WHAT IS REQUIRED:
Continue the passage on how manufacturing processes and thermal exposure affect the microstructure of Inconel 718, starting from its final sentence.

DOCUMENT SEGMENT:
☆ ☆ ☆ ☆ ☆

This study focuses on the microstructural evolution of Inconel 718 superalloy, a precipitation-hardened superalloy, subjected to various manufacturing processes and subsequent thermal exposures. Conventional manufacturing methods such as casting and forging were compared with modern 3D printing techniques, notably wire-arc additive manufacturing. Subsequent treatments, including solution treatment and two-stage aging, as well as bead-on-plate welding, were performed to assess their effects on the microstructure of Inconel 718. The transformations of strengthening phases such as γ′(Ni3(Al,Ti)), γ″(Ni3Nb) and intermetallic δ(Ni3Nb) phases were observed to vary significantly under different thermal cycles, and these variations in phase transformation are anticipated to lead to a degradation in mechanical performance post-welding. Additionally, thermodynamic calculations using commercial Calphad software were utilized to investigate phase transformations in the welds, providing critical insights into how manufacturing processes and thermal exposures affect the stability and distribution of microstructural features, thereby highlighting the complexities of phase dynamics in this high-performance alloy.

☆ ☆ ☆ ☆ ☆

COLLECTED MATERIAL:

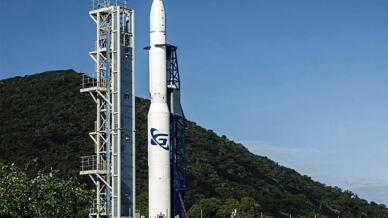 System glitch delays Australian-made rocket launch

☆ ☆ ☆ ☆ ☆

RESPONSE:
1. Introduction

Inconel 718, a Ni-Fe-Cr based precipitation-hardened superalloy, is renowned for its high strength, corrosion resistance, and excellent creep and fatigue properties, making it essential in aerospace and various industrial sectors1-4). The alloy’s versatility has fueled extensive research and led to its use in diverse manufacturing methods to meet modern engineering demands. Traditional techniques like casting and forging have long been foundational in producing Inconel 718 components, enhancing material properties through controlled deformation and enabling the production of intricate shapes1). Recently, advancements in 3D printing have revolutionized these traditional methods by offering unprecedented design freedom and efficiency. These technologies enable the fabrication of complex geometries with reduced waste and shorter lead times, and also allow for the creation of tailored microstructures, presenting a robust alternative to conventional production processes for Inconel 7185).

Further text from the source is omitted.